As understanding of the underlying link between atopic dermatitis (AD) and food allergies continues to evolve, researchers of a new paper have explored the skin-gut axis and the coexistence of the 2 conditions.1
The connection between AD and food allergies is well established, with 30% of children with moderate and severe AD also developing food allergies.2 Data have suggested causation is one-sided, with AD playing a role in the development of food allergies and not vice versa.3 The bank of literature has historically suggested that food antigen exposure through the disrupted skin barrier in AD causes food antigen-specific IgE production and food sensitization. However, an increasing amount of evidence has suggested that the link between the 2 conditions goes deeper than just sensitization.
With an emerging hypothesis that inflammation of the skin prompts intestinal remodeling through various mechanisms, researchers of the new review, published in Mucosal Immunology, explored the role of inflammatory signals, microbiome alterations, metabolites, and the nervous system.1
“The mechanisms by which inflamed skin communicates to the intestine to modulate the immune environment is an area of ongoing research, but likely involves the systemic circulation of inflammatory mediators,” explained the researchers, adding “Elevated serum IgE is a long-recognized biomarker of AD. Circulating IgE can bind FcεRI on mast cells, basophils, and other myeloid cells, and the low-affinity receptor, FcεRII, on a wide array of hematopoietic cells. Elevated circulating IgE may help to shape the intestinal immune environment by promoting mast cell maturation and survival through engagement of FcεRI.”

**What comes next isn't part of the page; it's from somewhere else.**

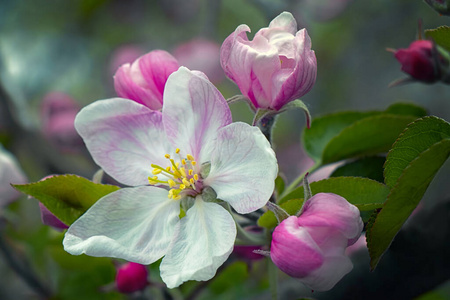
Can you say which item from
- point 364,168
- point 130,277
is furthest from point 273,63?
point 130,277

Mouse models have suggested that IgE promotes expansion of certain small intestine mast cell populations, including connective tissue mast cells.
Other known inflammatory mediators in AD being investigated for their potential correlation with food allergies include IL-33, IL-31, IL-22, lactate dehydrogenase, and CCL17. CCL17, for example, has been found in increased levels in blood and umbilical cord serum of children who eventually developed AD and food allergies. Mouse models have shown that the absence of CCL17 protects against colitis, suggesting that the inflammatory mediator may drive intestinal inflammation. However, the researchers noted, there remains unknowns about how CCL17 impacts susceptibility to food allergy.
Within the microbiome, a lack of fecal microbial diversity and altered microbial composition have both been observed in the 2 conditions, although investigations into which specific microbial species drive the correlation between AD and food allergy continue. Certain observed associations have suggested that lack of microbial diversity can account for AD and food allergy being more common in infancy and early childhood. For example, behaviors that restrict microbial diversity early in life, such as exposure to antibiotics and being fed with formula, are associated with an increased risk of atopic diseases. Allergy models in mice have shown that germ-free mice or specific pathogen-free mice that receive antibiotics develop more severe allergic phenotypes.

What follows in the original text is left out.